Isolation and characterization of Listeria monocytogenes from environmental and clinical sources by culture and PCR-RFLP methods

Abstract

Due to the widespread distribution of Listeria monocytogenes in environmental and animal sources and serious clinical complications in human, this study was aimed to isolate L. monocytogenes from water and clinical specimens by culture and PCR methods and to investigate the presence of hlyA and inlA virulence genes.
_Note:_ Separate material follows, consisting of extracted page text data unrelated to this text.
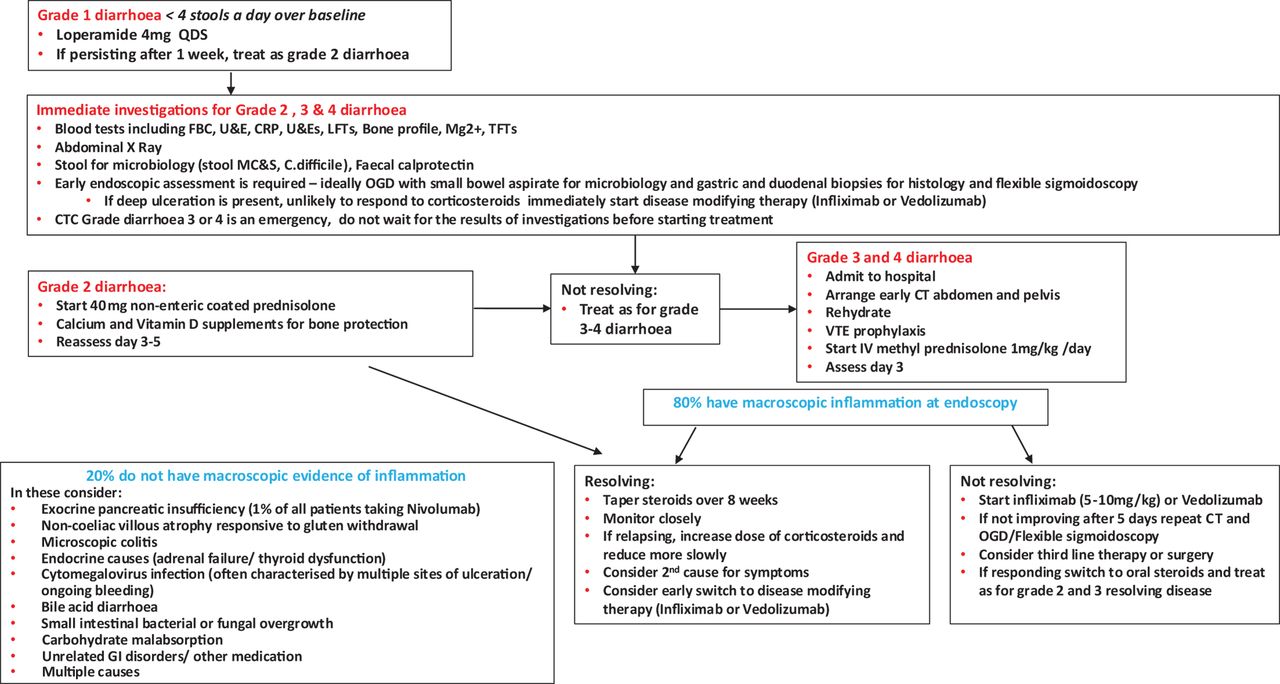 Grade 1 diarrhoea < 4 stools a day over baseline
• Loperamide 4mg QDS
• If persisting after 1 week, treat as grade 2 diarrhoea

Immediate investigations for Grade 2 , 3 & 4 diarrhoea
• Blood tests including FBC, U&E, CRP, U&Es, LFTs, Bone profile, Mg2+, TFTs
• Abdominal X Ray
• Stool for microbiology (stool MC&S, C.difficile), Faecal calprotectin
• Early endoscopic assessment is required – ideally OGD with small bowel aspirate for microbiology and gastric and duodenal biopsies for histology and flexible sigmoidoscopy
• If deep ulceration is present, unlikely to respond to corticosteroids immediately start disease modifying therapy (Infliximab or Vedolizumab)
• CTC Grade diarrhoea 3 or 4 is an emergency, do not wait for the results of investigations before starting treatment

Grade 2 diarrhoea:
• Start 40mg non-enteric coated prednisolone
• Calcium and Vitamin D supplements for bone protection
• Reassess day 3-5

Not resolving:
• Treat as for grade 3-4 diarrhoea

Grade 3 and 4 diarrhoea
• Admit to hospital
• Arrange early CT abdomen and pelvis
• Rehydrate
• VTE prophylaxis
• Start IV methyl prednisolone 1mg/kg /day
• Assess day 3

80% have macroscopic inflammation at endoscopy

20% do not have macroscopic evidence of inflammation
In these consider:
• Exocrine pancreatic insufficiency (1% of all patients taking Nivolumab)
• Non-coeliac villous atrophy responsive to gluten withdrawal
• Microscopic colitis
• Endocrine causes (adrenal failure/ thyroid dysfunction)
• Cytomegalovirus infection (often characterised by multiple sites of ulceration/ ongoing bleeding)
• Bile acid diarrhoea
• Small intestinal bacterial or fungal overgrowth
• Carbohydrate malabsorption
• Unrelated GI disorders/ other medication
• Multiple causes

Resolving:
• Taper steroids over 8 weeks
• Monitor closely
• If relapsing, increase dose of corticosteroids and reduce more slowly
• Consider 2$^{nd}$ cause for symptoms
• Consider early switch to disease modifying therapy (Infliximab or Vedolizumab)

Not resolving:
• Start infliximab (5-10mg/kg) or Vedolizumab
• If not improving after 5 days repeat CT and OGD/Flexible sigmoidoscopy
• Consider third line therapy or surgery
• If responding switch to oral steroids and treat as for grade 2 and 3 resolving disease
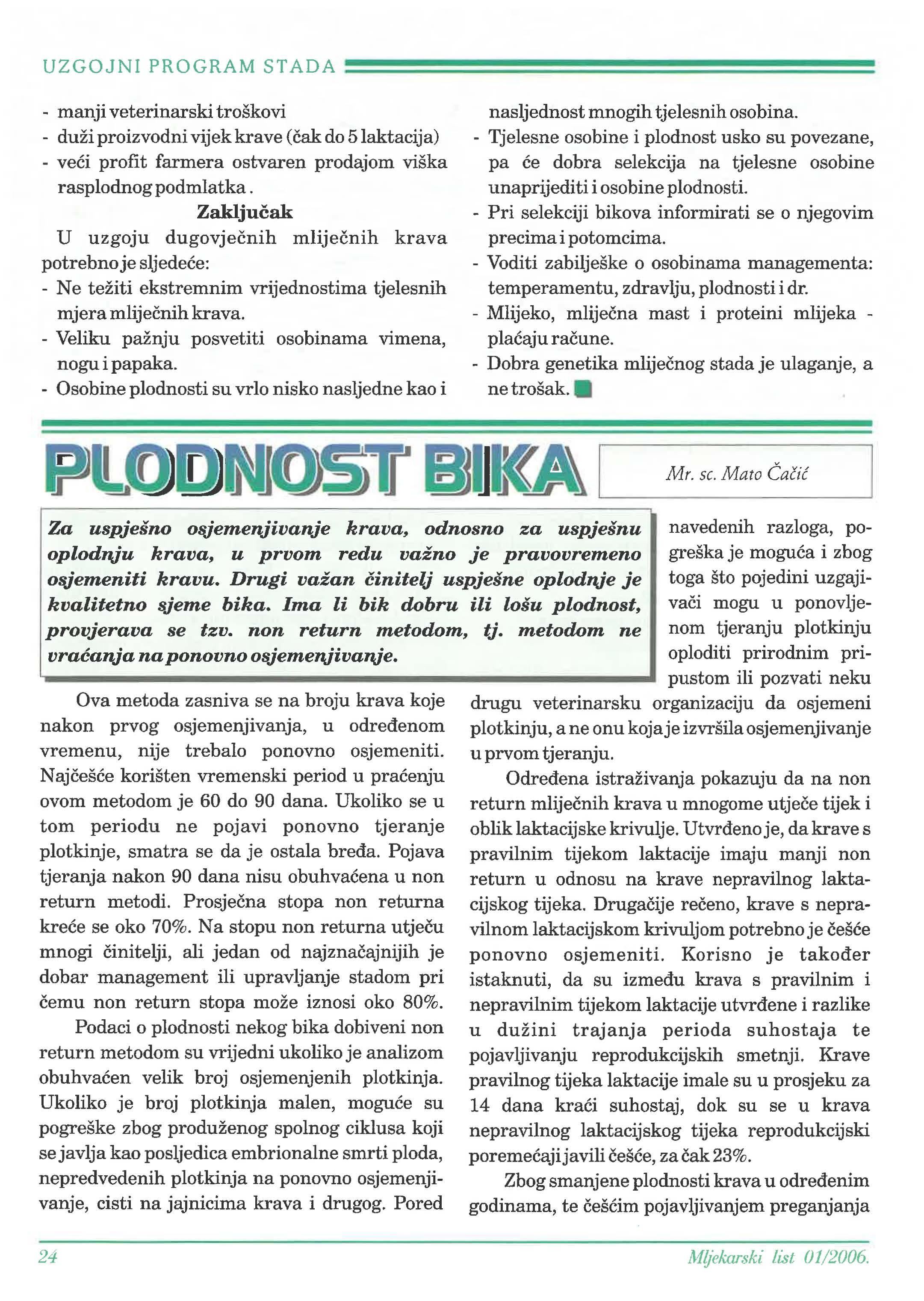 UZGOJNI PROGRAM STADA

- manji veterinarski troškovi
- duži proizvodni vijek krave (čak do 5 laktacija)
- veći profit farmera ostvaren prodajom viška rasplodnog podmlatka.

Zaključak

U uzgoju dugovječnih mliječnih krava potrebno je sljedeće:
- Ne težiti ekstremnim vrijednostima tjelesnih mjera mliječnih krava.
- Veliku pažnju posvetiti osobinama vimena, nogu i papaka.
- Osobine plodnosti su vrlo nisko nasljedne kao i nasljednost mnogih tjelesnih osobina.
- Tjelesne osobine i plodnost usko su povezane, pa će dobra selekcija na tjelesne osobine unaprijediti i osobine plodnosti.
- Pri selekciji bikova informirati se o njegovim precima i potomcima.
- Voditi zabilješke o osobinama managementa: temperamentu, zdravlju, plodnosti i dr.
- Mlijeko, mliječna mast i proteini mlijeka - plaćaju račune.
- Dobra genetika mliječnog stada je ulaganje, a ne trošak.

PLODNOST BIKA

Mr. sc. Mato Čačić

Za uspješno osjemenjivanje krava, odnosno za uspješnu oplodnju krava, u prvom redu važno je pravovremeno osjemeniti kravu. Drugi važan činitelj uspješne oplodnje je kvalitetno sjeme bika. Ima li bik dobru ili lošu plodnost, provjerava se tzv. non return metodom, tj. metodom ne vraćanja na ponovno osjemenjivanje.

Ova metoda zasniva se na broju krava koje nakon prvog osjemenjivanja, u određenom vremenu, nije trebalo ponovno osjemeniti. Najčešće korišten vremenski period u praćenju ovom metodom je 60 do 90 dana. Ukoliko se u tom periodu ne pojavi ponovno tjeranje plotkinje, smatra se da je ostala bređa. Pojava tjeranja nakon 90 dana nisu obuhvaćena u non return metodi. Prosječna stopa non returna kreće se oko 70%. Na stopu non returna utječu mnogi činitelji, ali jedan od najznačajnijih je dobar management ili upravljanje stadom pri čemu non return stopa može iznosi oko 80%.

Podaci o plodnosti nekog bika dobiveni non return metodom su vrijedni ukoliko je analizom obuhvaćen velik broj osjemenjenih plotkinja. Ukoliko je broj plotkinja malen, moguće su pogreške zbog produženog spolnog ciklusa koji se javlja kao posljedica embrionalne smrti ploda, nepredvedenih plotkinja na ponovno osjemenjivanje, cisti na jajnicima krava i drugog. Pored navedenih razloga, pogreška je moguća i zbog toga što pojedini uzgajivači mogu u ponovljenom tjeranju plotkinju oploditi prirodnim pripustom ili pozvati neku drugu veterinarsku organizaciju da osjemeni plotkinju, a ne onu koja je izvršila osjemenjivanje u prvom tjeranju.

Određena istraživanja pokazuju da na non return mliječnih krava u mnogome utječe tijek i oblik laktacijske krivulje. Utvrđeno je, da krave s pravilnim tijekom laktacije imaju manji non return u odnosu na krave nepravilnog laktacijskog tijeka. Drugačije rečeno, krave s nepravilnom laktacijskom krivuljom potrebno je češće ponovno osjemeniti. Korisno je također istaknuti, da su između krava s pravilnim i nepravilnim tijekom laktacije utvrđene i razlike u dužini trajanja perioda suhostaja te pojavljivanju reprodukcijskih smetnji. Krave pravilnog tijeka laktacije imale su u prosjeku za 14 dana kraći suhostaj, dok su se u krava nepravilnog laktacijskog tijeka reprodukcijski poremećaji javili češće, za čak 23%.

Zbog smanjene plodnosti krava u određenim godinama, te češćim pojavljivanjem preganjanja

24

Mljekarski list 01/2006.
Water and clinical samples of vaginal and fecal were screened for the presence of L. monocytogenes by phenotypic and standard biochemical tests. PCR amplification was performed on extracted DNA using primers based on the hlyA and inlA genes. A 733-bp fragment of inlA gene was used for investigation of polymorphism using RFLP analysis. In total, 45 phenotypically and molecularly confirmed L. monocytogenes strains were isolated from different sources including 30 (16.7%) from water, 9 (11.3%) from vaginal swabs and 6 (7.5%) from fecal samples. RFLP analysis of PCR products using AluI and Tsp509I restriction enzymes, generated two profiles with 8 to 10 bands ranging in size from 15 to 210 bp. The majority of water and clinical isolates were classified in profile 2. We demonstrated 45 L. monocytogenes isolates from tested water and clinical samples by phenotypic and molecular tests. The majority of the isolates were classified in the same RFLP profile, showing the water as a potential source of clinical complications in patients in the region of study.